Although the judge allotted three hours for arguments, only two were used, noted Olson, because two friend-of-the-court attorneys supporting the ban opted not to use their time. The judge had made a request before oral argument that attorneys not use their allotted time if it would duplicate arguments already made.

Casey Mattox, senior counsel for the Alliance Defending Freedom group that represented a county clerk who has intervenor status to defend the law, said in an email that his group’s arguments were “consistent with the strongly supported fact that the welfare of children is in enhanced when they are raised by their mom and dad.”

“This is backed by the common experience of Virginians and the most reliable social science,” said Mattox.
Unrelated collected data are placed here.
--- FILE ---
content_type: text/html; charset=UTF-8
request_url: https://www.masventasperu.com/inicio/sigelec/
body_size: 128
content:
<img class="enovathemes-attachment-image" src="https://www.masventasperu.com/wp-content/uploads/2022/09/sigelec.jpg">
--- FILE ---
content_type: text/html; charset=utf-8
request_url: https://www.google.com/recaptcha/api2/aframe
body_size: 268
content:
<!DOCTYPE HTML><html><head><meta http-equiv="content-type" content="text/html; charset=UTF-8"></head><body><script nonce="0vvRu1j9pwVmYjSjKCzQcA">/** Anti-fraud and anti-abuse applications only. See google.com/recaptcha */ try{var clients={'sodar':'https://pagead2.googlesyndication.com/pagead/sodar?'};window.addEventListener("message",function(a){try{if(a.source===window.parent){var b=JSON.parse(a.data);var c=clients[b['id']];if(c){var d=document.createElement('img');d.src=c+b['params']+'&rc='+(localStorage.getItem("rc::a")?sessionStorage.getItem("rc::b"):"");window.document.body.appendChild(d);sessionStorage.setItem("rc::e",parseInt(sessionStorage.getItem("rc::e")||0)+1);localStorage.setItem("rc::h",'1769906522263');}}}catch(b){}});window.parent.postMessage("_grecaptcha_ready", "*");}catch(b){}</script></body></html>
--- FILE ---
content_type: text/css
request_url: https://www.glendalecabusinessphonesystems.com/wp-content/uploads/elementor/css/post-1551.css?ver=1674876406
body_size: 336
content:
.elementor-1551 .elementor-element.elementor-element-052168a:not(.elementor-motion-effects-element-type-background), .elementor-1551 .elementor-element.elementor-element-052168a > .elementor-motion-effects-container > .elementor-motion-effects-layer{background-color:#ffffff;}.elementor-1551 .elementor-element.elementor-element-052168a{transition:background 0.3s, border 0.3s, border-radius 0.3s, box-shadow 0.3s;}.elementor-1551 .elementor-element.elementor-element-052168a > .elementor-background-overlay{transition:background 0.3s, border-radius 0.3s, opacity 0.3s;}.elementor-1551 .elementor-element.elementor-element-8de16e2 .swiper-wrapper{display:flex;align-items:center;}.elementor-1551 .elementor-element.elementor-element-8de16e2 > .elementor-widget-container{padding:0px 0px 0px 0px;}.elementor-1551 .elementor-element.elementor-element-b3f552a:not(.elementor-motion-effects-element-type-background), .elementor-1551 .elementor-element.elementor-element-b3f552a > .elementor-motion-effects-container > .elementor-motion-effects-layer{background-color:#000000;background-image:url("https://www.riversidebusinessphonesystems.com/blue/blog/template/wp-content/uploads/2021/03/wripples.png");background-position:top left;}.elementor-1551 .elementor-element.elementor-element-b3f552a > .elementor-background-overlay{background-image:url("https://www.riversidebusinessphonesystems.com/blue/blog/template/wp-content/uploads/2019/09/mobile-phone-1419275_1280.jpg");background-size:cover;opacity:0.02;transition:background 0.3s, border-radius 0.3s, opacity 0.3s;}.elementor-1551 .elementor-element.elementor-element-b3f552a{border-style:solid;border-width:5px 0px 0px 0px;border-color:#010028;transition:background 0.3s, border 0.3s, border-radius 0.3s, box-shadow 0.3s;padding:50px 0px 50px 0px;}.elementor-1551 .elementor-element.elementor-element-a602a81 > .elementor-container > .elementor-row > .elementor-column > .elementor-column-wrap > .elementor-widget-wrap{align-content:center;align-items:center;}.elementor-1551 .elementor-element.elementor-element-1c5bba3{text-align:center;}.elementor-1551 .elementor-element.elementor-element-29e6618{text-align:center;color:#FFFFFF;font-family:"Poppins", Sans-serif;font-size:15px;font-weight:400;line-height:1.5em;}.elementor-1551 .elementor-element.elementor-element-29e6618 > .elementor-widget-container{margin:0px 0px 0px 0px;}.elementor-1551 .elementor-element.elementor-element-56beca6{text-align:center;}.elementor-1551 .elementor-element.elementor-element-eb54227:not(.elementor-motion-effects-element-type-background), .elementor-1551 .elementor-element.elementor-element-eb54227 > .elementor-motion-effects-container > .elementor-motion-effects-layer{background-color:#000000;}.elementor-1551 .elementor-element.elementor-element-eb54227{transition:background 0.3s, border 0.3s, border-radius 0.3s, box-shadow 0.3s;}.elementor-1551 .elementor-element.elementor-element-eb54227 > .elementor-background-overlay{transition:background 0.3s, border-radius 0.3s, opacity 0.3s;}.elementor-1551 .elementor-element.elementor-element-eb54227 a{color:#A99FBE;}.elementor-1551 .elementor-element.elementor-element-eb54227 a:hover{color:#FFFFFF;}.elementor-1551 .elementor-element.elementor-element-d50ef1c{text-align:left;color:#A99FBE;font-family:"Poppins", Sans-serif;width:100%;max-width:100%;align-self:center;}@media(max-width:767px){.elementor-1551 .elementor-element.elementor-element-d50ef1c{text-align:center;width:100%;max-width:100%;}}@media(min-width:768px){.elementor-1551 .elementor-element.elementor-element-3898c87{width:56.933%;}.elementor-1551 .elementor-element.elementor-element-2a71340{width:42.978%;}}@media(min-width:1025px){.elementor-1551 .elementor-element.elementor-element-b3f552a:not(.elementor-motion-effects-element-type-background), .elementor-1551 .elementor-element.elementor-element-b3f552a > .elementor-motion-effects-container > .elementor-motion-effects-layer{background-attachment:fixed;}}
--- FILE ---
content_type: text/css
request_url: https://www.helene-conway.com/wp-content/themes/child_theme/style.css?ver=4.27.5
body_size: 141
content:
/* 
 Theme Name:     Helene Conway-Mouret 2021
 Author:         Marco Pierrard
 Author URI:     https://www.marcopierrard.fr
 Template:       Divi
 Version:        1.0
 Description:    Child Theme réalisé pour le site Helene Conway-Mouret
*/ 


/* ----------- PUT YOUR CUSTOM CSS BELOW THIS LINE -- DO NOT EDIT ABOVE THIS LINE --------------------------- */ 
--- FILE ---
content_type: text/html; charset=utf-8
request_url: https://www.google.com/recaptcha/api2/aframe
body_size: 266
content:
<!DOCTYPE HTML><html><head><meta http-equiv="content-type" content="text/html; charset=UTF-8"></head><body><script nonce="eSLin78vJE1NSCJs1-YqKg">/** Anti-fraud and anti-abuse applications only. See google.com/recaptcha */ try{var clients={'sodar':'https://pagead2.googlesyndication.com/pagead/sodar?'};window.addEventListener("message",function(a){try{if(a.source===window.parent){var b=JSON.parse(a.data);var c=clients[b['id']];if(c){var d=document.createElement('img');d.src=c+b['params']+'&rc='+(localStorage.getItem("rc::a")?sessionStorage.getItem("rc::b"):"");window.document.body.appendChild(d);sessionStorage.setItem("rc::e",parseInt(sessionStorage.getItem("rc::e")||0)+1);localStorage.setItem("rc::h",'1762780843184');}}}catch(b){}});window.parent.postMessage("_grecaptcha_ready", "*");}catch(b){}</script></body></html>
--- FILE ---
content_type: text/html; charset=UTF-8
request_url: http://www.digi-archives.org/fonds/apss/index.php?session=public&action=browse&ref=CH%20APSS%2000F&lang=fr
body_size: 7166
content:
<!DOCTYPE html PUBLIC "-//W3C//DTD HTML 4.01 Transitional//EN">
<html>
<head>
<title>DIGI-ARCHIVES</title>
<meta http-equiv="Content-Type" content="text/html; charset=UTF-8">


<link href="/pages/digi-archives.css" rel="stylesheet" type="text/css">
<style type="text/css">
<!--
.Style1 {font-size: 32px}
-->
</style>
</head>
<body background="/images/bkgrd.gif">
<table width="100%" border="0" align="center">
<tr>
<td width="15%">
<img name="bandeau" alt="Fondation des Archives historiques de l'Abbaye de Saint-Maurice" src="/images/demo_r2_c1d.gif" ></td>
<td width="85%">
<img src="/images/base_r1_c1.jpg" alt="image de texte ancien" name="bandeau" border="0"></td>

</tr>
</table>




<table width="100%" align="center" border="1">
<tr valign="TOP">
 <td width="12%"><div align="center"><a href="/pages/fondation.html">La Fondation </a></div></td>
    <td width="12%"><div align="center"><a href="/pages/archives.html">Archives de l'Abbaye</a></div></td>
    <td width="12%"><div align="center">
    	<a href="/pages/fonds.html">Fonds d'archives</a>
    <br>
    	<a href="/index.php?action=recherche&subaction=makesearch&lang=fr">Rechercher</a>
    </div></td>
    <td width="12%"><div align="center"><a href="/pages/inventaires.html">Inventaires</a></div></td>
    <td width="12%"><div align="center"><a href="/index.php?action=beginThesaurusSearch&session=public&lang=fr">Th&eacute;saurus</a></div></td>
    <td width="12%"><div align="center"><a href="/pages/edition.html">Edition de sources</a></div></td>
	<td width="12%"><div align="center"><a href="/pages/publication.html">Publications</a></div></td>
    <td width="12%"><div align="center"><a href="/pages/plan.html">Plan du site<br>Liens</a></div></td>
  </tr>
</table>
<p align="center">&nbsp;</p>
The Daily Press newspaper reported that Mattox colleague Austin Nimocks argued in court that “every society that ever lived” sees marriage as being one man and one woman.

Nimocks said Virginia’s ban “is not constitutional because it’s ancient, but it’s ancient because it’s rational.”

The Daily Press also reported that Virginia Solicitor General Stuart Raphael did depart from plaintiffs’ attorneys on at least one point. He urged the judge to issue an immediate stay of a ruling in favor of plaintiffs, if she rules Virginia’s ban is unconstitutional.

“We think the Supreme Court is going to agree” that the ban is unconstitutional, said Raphael, but he said issuing a stay until the Supreme Court can rule would help avoid a “huge mess,” like that experienced by same-sex couples in Utah.

Asked whether last June’s Supreme Court decision in U.S. v. Windsor, striking down the federal Defense of Marriage Act (DOMA), gave attorneys challenging Virginia’s marriage ban any new arguments, compared to those they made during the Proposition 8 trial in California in 2010, Boies said the Windsor decision was “very strong support for us.”

He also cited as helpful last month’s decision from the Ninth Circuit, in SmithKline v. Abbott, that said the courts should give laws disadvantaging people based on sexual orientation heightened scrutiny.

The second federal challenge in Virginia, Harris v. Virginia, is scheduled to have a status hearing on February 12.